The right time to enter the China market?

China’s economic growth slowed towards the end of last year to 6.5pc, which was the slowest growth since the financial crisis and only modest growth is expected next year, according to the country; deaccelerating economic growth according to others, as Xiping aims to continue support for infrastructure, jobs and promote reform.

"...Some even believe that we may see a global financial crisis and subsequent recession this year. Global debt hit a high in 2018; global debt has increased twofold in just 15 years and it now stands at over three times the amount of global GDP. This, combined with other geopolitical issues, has led to some predict a crash in 2019."

China has opened opportunity in the market with sweeping policy changes and the investment management market has the potential to grow to $17 trillion by 2030. However, how those in the industry will approach entering is still a tricky business.

Global sluggishness: How will the world economy fare?

In the context of global economic growth, the International Monetary Fund (IMF), in its World Economic Outlook for 2019 lowered its forecast for global economic growth this year due to rising protectionism related to trade and unstable emerging markets. The forecast includes the US (which has already raised federal interest rates due to market instability and slowed-down global growth), China, Japan and the Eurozone as well as many emerging markets.

According to Isabelle Mateos y Lago, Chief Multi-Asset Strategist at BlackRock, “the effect of geopolitical shocks on global markets is often short-lived”. However, she continues that, “the global impact has been more acute and long-lasting when the economic backdrop was weak.
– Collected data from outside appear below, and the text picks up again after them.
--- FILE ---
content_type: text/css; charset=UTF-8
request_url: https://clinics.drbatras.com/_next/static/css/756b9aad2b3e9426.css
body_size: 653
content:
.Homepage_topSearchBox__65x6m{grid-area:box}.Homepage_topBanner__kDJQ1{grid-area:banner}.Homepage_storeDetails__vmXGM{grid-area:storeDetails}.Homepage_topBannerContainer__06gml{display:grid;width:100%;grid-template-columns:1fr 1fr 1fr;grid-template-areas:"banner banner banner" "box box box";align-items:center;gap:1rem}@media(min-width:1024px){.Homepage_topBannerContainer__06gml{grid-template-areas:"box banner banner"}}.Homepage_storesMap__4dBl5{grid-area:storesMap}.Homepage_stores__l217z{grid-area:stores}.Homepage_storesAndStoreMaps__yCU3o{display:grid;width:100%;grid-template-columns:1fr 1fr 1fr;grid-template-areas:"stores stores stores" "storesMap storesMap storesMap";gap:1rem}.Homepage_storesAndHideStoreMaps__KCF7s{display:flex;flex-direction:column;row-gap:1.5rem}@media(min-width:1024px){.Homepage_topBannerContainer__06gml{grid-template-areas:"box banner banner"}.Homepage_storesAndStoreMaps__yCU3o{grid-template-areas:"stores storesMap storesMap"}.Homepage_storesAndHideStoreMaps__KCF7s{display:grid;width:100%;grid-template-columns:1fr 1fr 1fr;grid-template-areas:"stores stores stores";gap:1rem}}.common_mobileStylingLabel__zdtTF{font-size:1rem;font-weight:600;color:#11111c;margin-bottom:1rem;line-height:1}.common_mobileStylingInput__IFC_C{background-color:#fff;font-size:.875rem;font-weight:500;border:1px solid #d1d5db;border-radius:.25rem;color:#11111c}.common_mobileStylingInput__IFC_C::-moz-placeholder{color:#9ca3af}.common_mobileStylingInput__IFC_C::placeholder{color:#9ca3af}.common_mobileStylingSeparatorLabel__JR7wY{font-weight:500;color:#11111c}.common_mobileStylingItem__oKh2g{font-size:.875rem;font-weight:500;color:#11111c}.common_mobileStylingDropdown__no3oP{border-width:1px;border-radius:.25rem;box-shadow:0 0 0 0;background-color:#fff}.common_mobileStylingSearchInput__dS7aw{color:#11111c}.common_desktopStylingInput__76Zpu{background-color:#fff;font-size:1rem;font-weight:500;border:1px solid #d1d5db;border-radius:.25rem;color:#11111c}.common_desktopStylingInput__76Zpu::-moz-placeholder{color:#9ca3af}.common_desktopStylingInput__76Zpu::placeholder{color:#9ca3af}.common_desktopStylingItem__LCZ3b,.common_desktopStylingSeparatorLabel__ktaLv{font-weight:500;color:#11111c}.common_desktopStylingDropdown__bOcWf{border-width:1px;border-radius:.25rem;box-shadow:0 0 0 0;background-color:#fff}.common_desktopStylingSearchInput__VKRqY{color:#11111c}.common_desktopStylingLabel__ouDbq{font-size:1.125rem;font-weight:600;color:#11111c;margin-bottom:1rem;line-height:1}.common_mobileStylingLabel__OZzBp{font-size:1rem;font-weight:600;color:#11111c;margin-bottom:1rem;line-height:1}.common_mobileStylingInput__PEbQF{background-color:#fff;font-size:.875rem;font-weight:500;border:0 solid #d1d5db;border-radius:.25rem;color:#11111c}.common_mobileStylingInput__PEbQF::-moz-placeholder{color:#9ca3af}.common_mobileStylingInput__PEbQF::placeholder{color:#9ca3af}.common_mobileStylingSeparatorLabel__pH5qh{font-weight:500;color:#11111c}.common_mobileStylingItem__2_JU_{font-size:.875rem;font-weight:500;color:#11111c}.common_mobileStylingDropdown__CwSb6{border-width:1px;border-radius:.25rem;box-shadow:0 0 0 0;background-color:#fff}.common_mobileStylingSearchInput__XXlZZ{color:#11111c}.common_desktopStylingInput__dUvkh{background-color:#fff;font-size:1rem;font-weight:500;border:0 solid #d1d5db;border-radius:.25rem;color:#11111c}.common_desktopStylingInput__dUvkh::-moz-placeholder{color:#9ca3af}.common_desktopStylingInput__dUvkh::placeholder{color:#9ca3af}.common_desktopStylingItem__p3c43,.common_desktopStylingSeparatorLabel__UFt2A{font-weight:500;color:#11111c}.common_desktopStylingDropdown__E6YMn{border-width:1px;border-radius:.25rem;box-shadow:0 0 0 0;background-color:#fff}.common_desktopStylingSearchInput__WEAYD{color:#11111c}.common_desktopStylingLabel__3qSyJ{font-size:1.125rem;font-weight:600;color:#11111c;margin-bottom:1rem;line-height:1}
As global growth slows in 2019, we see markets becoming more sensitive to geopolitical risks as a result”.

A new financial crisis and recession?

Moving further beyond slowing economic growth, some even believe that we may see a global financial crisis and subsequent recession this year.

Global debt hit a high in 2018; global debt has increased twofold in just 15 years and it now stands at over three times the amount of global GDP. This, combined with other geopolitical issues, has led to some predict a crash in 2019.

Democratic elections; the rise of populism and the far-right

Adding to these two behemoth geopolitical narratives and the issue of global economic growth, the rise of political populist parties in European countries such as Italy and far-right nationalist parties such as in France and over 2 billion people voting in national elections this year are sure to have a profound effect on the global economy.

As certain events reverberate globally, asset managers and other members of the investment community will most likely be analysing how they will feel – and minimize - the impacts of them.